Accueil SAVOIRS Reprises La plus belle page de la littérature mondiale : l’agonie du prince André

La plus belle page de la littérature mondiale : l’agonie du prince André

Parlons de Guerre et paix, ce livre qui émerveilla Flaubert et le monde à sa parution. (Nicolas Bonnal)

C’est Alain (Emile Chartier, philosophe et pacifiste), qui disait :

« lisez et relisez ces pages éternelles. N’espérez pas en trouver ailleurs l’équivalent. »

* * *

Guerre et paix, tome trois, pp.323-325 (ebooksgratuits.com)
Léon Tolstoï

Le prince André sentait qu’il se mourait, qu’il était déjà mort à moitié, par la pleine conscience de son détachement de tout intérêt terrestre et par une étrange et radieuse sensation de bien-être dans son âme. Il attendait ce qu’il savait inévitable, sans hâte et sans inquiétude. Ce quelque chose de menaçant, d’éternel, d’inconnu et de lointain, qu’il n’avait jamais cessé de pressentir pendant toute sa vie, était maintenant là, tout près : il le devinait, il le touchait presque.

Jadis il redoutait la mort : deux fois il avait passé par cette douloureuse et terrible agonie de l’angoisse, et maintenant il ne la craignait plus comme il l’avait crainte, alors que ses yeux, captivés par les bois, les prairies, les champs et l’azur du ciel, voyaient venir la mort dans l’obus qui s’avançait en tournoyant.

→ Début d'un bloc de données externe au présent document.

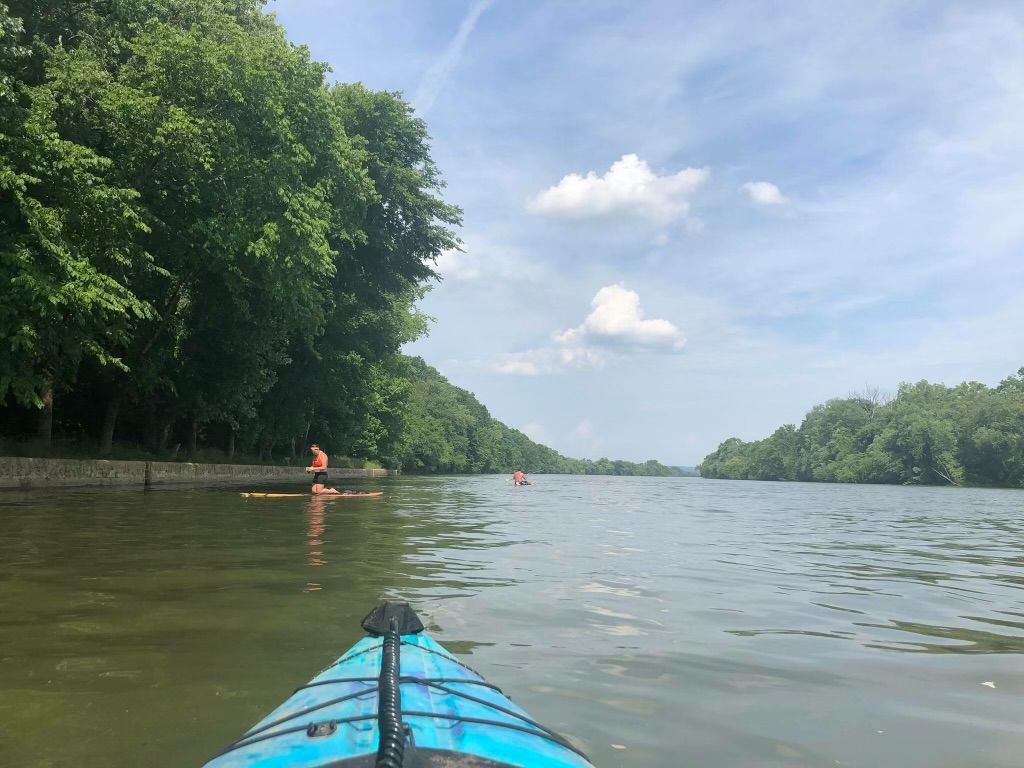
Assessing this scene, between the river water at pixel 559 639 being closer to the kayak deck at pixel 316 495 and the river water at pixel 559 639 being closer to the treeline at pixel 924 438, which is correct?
the kayak deck at pixel 316 495

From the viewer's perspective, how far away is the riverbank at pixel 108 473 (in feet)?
57.8

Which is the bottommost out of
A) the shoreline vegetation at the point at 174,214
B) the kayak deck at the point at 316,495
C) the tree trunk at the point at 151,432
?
the kayak deck at the point at 316,495

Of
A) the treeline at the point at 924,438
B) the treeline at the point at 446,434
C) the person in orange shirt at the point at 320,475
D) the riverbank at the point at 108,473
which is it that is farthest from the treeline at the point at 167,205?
the treeline at the point at 924,438

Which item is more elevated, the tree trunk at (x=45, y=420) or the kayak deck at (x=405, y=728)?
the tree trunk at (x=45, y=420)

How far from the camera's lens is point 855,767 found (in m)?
3.12

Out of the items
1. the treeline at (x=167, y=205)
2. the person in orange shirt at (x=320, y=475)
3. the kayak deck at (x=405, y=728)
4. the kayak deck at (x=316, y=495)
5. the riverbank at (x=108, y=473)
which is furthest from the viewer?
the person in orange shirt at (x=320, y=475)

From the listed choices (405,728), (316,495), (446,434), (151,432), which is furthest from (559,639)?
(446,434)

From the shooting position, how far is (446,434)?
112 meters

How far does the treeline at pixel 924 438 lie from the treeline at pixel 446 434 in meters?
60.8

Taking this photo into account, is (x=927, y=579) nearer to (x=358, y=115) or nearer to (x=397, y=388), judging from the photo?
(x=358, y=115)

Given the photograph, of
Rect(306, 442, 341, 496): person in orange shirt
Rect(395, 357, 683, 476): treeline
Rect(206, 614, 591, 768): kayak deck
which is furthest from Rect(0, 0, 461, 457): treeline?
Rect(395, 357, 683, 476): treeline

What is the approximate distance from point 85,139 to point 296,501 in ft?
36.7

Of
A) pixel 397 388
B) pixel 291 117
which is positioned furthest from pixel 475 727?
pixel 397 388

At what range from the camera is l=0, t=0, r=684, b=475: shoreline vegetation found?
15422mm
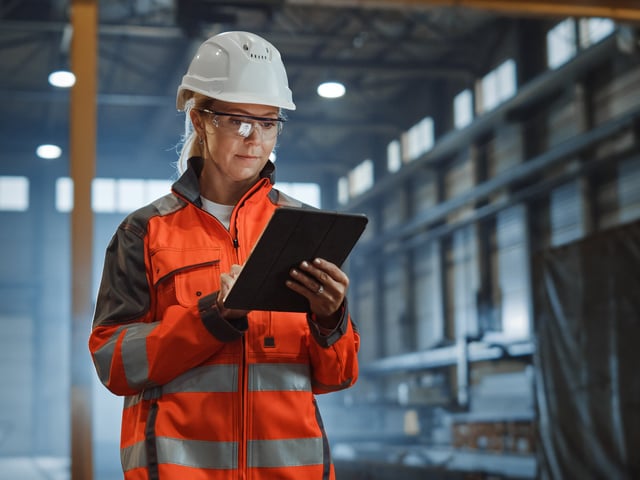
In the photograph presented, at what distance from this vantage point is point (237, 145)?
1.95 meters

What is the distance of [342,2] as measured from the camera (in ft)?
17.9

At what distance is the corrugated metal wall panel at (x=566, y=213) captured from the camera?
13773 mm

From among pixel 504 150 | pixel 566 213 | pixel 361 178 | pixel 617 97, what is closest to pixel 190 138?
pixel 617 97

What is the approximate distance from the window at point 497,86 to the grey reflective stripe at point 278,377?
14.1m

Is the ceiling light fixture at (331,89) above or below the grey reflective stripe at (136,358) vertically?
above

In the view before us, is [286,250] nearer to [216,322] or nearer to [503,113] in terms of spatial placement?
[216,322]

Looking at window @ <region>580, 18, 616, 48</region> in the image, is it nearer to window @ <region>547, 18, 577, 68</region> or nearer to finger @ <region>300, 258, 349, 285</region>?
window @ <region>547, 18, 577, 68</region>

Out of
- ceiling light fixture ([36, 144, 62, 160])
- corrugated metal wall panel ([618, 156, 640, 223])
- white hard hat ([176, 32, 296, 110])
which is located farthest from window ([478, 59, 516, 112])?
white hard hat ([176, 32, 296, 110])

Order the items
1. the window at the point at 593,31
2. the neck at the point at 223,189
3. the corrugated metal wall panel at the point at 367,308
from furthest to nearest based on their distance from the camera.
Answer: the corrugated metal wall panel at the point at 367,308, the window at the point at 593,31, the neck at the point at 223,189

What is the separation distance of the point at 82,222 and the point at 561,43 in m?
11.9

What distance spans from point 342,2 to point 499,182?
35.0 feet

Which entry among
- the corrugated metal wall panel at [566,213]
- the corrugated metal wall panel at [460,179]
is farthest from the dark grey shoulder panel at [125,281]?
the corrugated metal wall panel at [460,179]

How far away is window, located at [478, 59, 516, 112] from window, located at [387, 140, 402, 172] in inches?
131

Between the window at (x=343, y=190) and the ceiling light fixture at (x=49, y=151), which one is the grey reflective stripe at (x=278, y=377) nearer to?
the ceiling light fixture at (x=49, y=151)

Revenu à lui dans l’ambulance, cette fleur d’amour éternel s’était épanouie au fond de son âme, délivrée pour quelques secondes du joug de la vie ; libre et indépendant de la terre, toute crainte de la mort avait disparu en lui. Plus il s’absorbait dans la contemplation de cet avenir mystérieux qui se dévoilait devant lui, plus il se détachait inconsciemment de tout ce qui l’entourait, plus s’abaissait cette barrière qui sépare la vie de la mort et qui n’est terrible que par l’absence de l’amour. Qu’était-ce en effet que d’aimer tout et tous, de se dévouer par amour, si ce n’est de n’aimer personne en particulier et de vivre d’une vie divine et immatérielle ? Il voyait venir sa fin avec indifférence et se disait :

« Tant mieux ! »

Mais, après cette nuit de délire où celle qu’il désirait retrouver lui était apparue, après qu’elle eut appliqué ses lèvres sur sa main en la couvrant de ses larmes, l’amour pour une femme pénétra de nouveau dans son cœur et le rattacha à l’existence.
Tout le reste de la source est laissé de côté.